Page 29 - e-KLIPING KETENAGAKERJAAN 15 OKTOBER 2020
P. 29
Keamanan akan terganggu jika tingkat kesejahteraan rendah dan, sebaliknya, kesejahteraan
mustahil terwujud tanpa ada rasa aman. Pada konteks inilah negara hadir dengan apa yang oleh
Michel Foucault (2007) disebut apparatuses of security, semacam instrumen kebijakan atau
institusi yang dibangun untuk menjaga stabilitas keamanan, bukan saja dalam pengertian
harfiahnya tetapi juga keamanan melalui ketersediaan berbagai kebutuhan pokok dan fasilitas
publik.
Dengan konsepsi dasar tersebut bisa dipahami kenapa ide negara kesejahteraan tidak sulit
diterima secara global. Kesejahteraan, yang mensyaratkan kemajuan dalam aspek ekonomi dan
sosial, dipandang sebagai core business berdirinya sebuah negara. Terlepas dari berbagai
perdebatan, kritik dan perbedaan implementasi konsep negara kesejahteraan; satu hal utama
yang menjadi semacaMKesepakatan global bahwa raison dietre sebuah negara adalah
menyejahterakan warganya.
Apakah kemudian kondisi krisis, seperti yang diakibatkan pandemi ini, akan betul-betul
melahirkan sesuatu yang baik bagi sebuah negara? Menurut Amartya Sen, hal ini tentu saja akan
sangat bergantung padahal apa saja yang kemudian menjadi prioritas penanganan dan
bagaimana melakukannya. Amerika, negara "besar" yang terpuruk dalam penanganan pandemi
ini karena lambat bereaksi dan Vietnam,negara 'kecil' yang sukses menekan dan mengendalikan
persebaran virus karena sigap menghadapi sejak awal, sama-sama bisa dijadikan pelajaran
penting. Lebih dari sekadar persoalan kecanggihan sistem, konsep kesejahteraan berpijak pada
paradigma negara yang sungguh-sungguh memprioritaskan kepentingan warganya.
Berkah yang Terselubung
Sebuah artikel yang ditulis oleh Shane Preuss yang dimuat di The Diplomat (24April 2020)
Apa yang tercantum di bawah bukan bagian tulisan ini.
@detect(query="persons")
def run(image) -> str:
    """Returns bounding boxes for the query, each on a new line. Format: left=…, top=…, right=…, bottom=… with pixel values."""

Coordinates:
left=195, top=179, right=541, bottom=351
mengajukan pandangan bahwa sesungguhnya Indonesia akan bisa baik-baik saja menghadapi
pandemi ini karena kuatnya resiliensi kolektif masyarakat. Hal ini terkait dengan kuatnya modal
sosial masyarakat yang saling peduli dan bahu-membahu dalam menghadapi situasi krisis seperti
sekarang. Di awal mulai merebaknya pandemi, yang berdampak sosial-ekonomi pada banyak
pihak, di antaranya sektor informal dan buruh, berbagai gerakan penggalangan dana
bermunculan dan diperuntukkan bagi warga yang kehilangan mata pencaharian.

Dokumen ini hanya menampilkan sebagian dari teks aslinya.